There were too many people on call at any moment

This felt natural at the time, as it was a lightweight way to scale our on call team and was consistent with our values that emphasized the importance of ownership. Without deliberately planning it, we had ended up with four or five teams that were regularly being paged out of hours. The remaining product teams had a handful of alarms that rarely, if ever, resulted in an out of hours page.

We realized that we had ended up with an on call setup we weren’t proud of, and had a number of critical problems that we wanted to solve, such as:

  • There were too many people on call at any moment in time – our infrastructure wasn’t so large that it required at least five engineers having their weekends disrupted.
  • The quality of our alarms and on call procedures were inconsistent across teams and we were using ad hoc review processes for new and existing alarms. Runbooks (the procedures to follow when an alarm fires) were mostly conspicuous by their absence.
  • There were inconsistent expectations for engineers depending on which team they ended up working on. For example, only the original operations team had any form of compensation for doing on call shifts other than time off in lieu.
  • There appeared to be a general level of tolerance for unnecessary out of hours pages.
  • Finally, it doesn’t always suit everybody to do this type of work. Life circumstances can mean that on call shifts are just too disruptive for some people.

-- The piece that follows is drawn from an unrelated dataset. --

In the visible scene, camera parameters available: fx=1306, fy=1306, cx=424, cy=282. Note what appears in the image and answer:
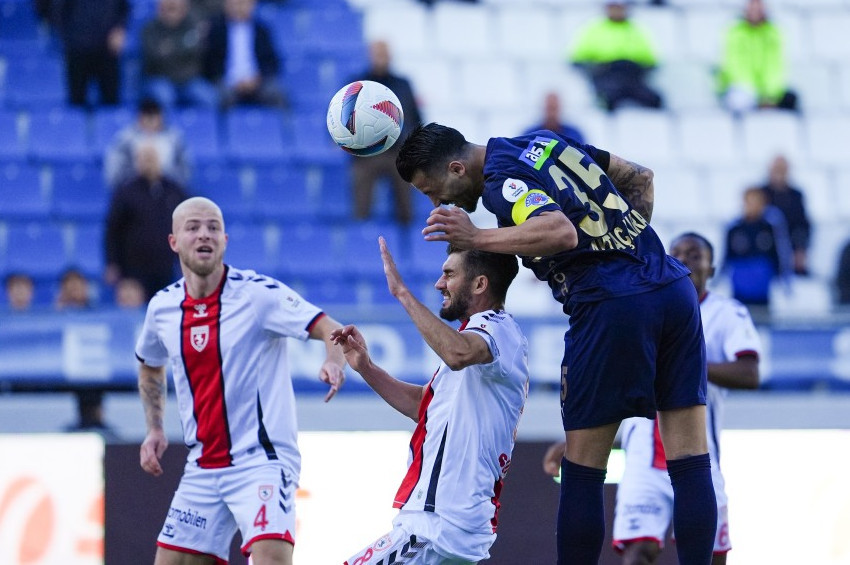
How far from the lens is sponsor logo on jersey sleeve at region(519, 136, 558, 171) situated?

Finding the right on call process

We decided create a new virtual team who would take all out of hours on call work from every team. The team would consist of volunteers, not conscripts, from any team in the engineering organization. Engineers would rotate out of the virtual team after six months or so, having done a handful of weeks on call. Thankfully, we had no problems getting enough volunteers to start the virtual team.

Our on call went from being spread across more than 30 engineers to just 6 or 7

The team then agreed upon and defined what acceptable alarms and runbooks look like, and described an acceptance process for moving alarms over to the new on call team. They defined all our alarms in code using a Terraform module, and started using peer review for every change. We put in place a level of compensation that we were happy with for taking a week’s worth of on call shifts. We also created a “Level 2” escalation team made up of engineering managers to be a single point of escalation for the on call engineer.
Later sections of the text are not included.